I’m trying to setup my architecture to be scalable for an iOS app launch. The diagram attached shows the basics.

Currently I’m spawning a new machine when the user hits connect from the client to host each “room” which contains a bot and a user, its essentially like a zoom call. These use about 20% CPU utilization on a 1gb machine. It’s set to auto destroy on disconnect from the room, and I have it set to min_machines_running=1.

My question is:

  1. What is the best way to ensure that the user is always connecting to a “started” machine to avoid cold starts and long waits?

  2. How to ensure 1:1 where each user gets its own VM, (there should never be two users) ?

  3. How to make sure the architecture scales up and down appropriately.

(I created a complex warmpool yesterday in cursor but it got stuck in a loop and spawn like 50 machines :frowning: )

Thanks

1 Like

I have something similar. Here’s my arch: How to prevent contention between background jobs in a multi-machine set-up?

I am building an API in my middle app, Distributor. This receives requests from Web that write to the database. I also have several Supervisord processes in the background that watch for database changes using simple loop polling:

  • If a status is requested and the record has not been processed, clone a template (stopped) machine and start it, and change the status to starting
  • If a status is starting and the target machine can receive requests, send the request and change the status to started
  • If there are too many machines running, add a minute to the request start time and change the status to delayed
  • There’s a process to put delayed requests back to requested if the running machine count drops
  • Every time a request is rejected it bumps up a retry count, and there’s a process to permanently reject requests that are rejected too many times (e.g. invalid request)

This may seem like a lot of work, but each process is only a bit of SQL run against a managed database, and a bit of language logic to move records between different statuses. Some queries have to be protected against race conditions, bearing in mind that this process will have redundant copies.
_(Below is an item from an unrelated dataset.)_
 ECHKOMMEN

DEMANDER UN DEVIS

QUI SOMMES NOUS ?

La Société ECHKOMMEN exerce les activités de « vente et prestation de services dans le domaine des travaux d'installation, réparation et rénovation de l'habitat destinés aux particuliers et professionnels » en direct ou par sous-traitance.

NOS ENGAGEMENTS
Your situation will be a little different in that rather than starting machines on demand, you have a pool of running ones. That’s just another process in a process manager to start extra machines over the number that are occupied with real users. You might also have something to destroy machines that no longer have a user, so that the free pool is kept at a consistent number.
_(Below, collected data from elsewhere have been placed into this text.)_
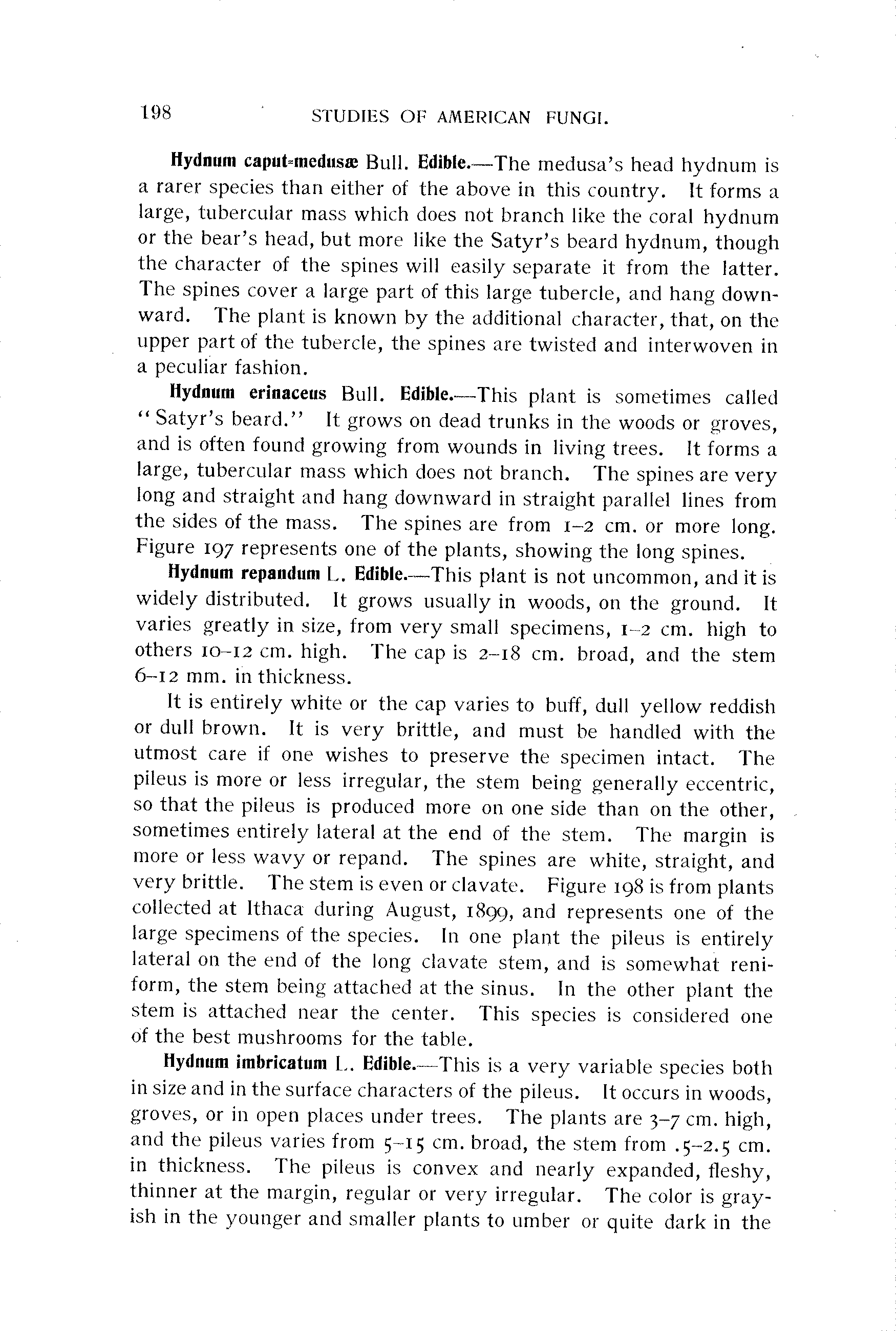 198 STUDIES OF AMERICAN FUNGI.

Hydnum caput=medusæ Bull. Edible.—The medusa's head hydnum is a rarer species than either of the above in this country. It forms a large, tubercular mass which does not branch like the coral hydnum or the bear's head, but more like the Satyr's beard hydnum, though the character of the spines will easily separate it from the latter. The spines cover a large part of this large tubercle, and hang downward. The plant is known by the additional character, that, on the upper part of the tubercle, the spines are twisted and interwoven in a peculiar fashion.

Hydnum erinaceus Bull. Edible.—This plant is sometimes called "Satyr's beard." It grows on dead trunks in the woods or groves, and is often found growing from wounds in living trees. It forms a large, tubercular mass which does not branch. The spines are very long and straight and hang downward in straight parallel lines from the sides of the mass. The spines are from 1–2 cm. or more long. Figure 197 represents one of the plants, showing the long spines.

Hydnum repandum L. Edible.—This plant is not uncommon, and it is widely distributed. It grows usually in woods, on the ground. It varies greatly in size, from very small specimens, 1–2 cm. high to others 10–12 cm. high. The cap is 2–18 cm. broad, and the stem 6–12 mm. in thickness.

It is entirely white or the cap varies to buff, dull yellow reddish or dull brown. It is very brittle, and must be handled with the utmost care if one wishes to preserve the specimen intact. The pileus is more or less irregular, the stem being generally eccentric, so that the pileus is produced more on one side than on the other, sometimes entirely lateral at the end of the stem. The margin is more or less wavy or repand. The spines are white, straight, and very brittle. The stem is even or clavate. Figure 198 is from plants collected at Ithaca during August, 1899, and represents one of the large specimens of the species. In one plant the pileus is entirely lateral on the end of the long clavate stem, and is somewhat reniform, the stem being attached at the sinus. In the other plant the stem is attached near the center. This species is considered one of the best mushrooms for the table.

Hydnum imbricatum L. Edible.—This is a very variable species both in size and in the surface characters of the pileus. It occurs in woods, groves, or in open places under trees. The plants are 3–7 cm. high, and the pileus varies from 5–15 cm. broad, the stem from .5–2.5 cm. in thickness. The pileus is convex and nearly expanded, fleshy, thinner at the margin, regular or very irregular. The color is grayish in the younger and smaller plants to umber or quite dark in the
Try using suspend. Even with a new machine it should take up to a couple seconds max. Not a terrible UX if the user is connecting to a live chat service.

Do you really need 1:1? Seems like a bunch of wasted resources if it’s only taking 20% (includes overhead.) You can probably have 2-3 more users in there.

If your ws server is scaled up, you have to handle the scenario where a request gets routed to a different machine since there’s no sticky session… you need to look into fly-replay but some users have reported that doesn’t work (fly or user skill issue), so you mileage may vary.

1 Like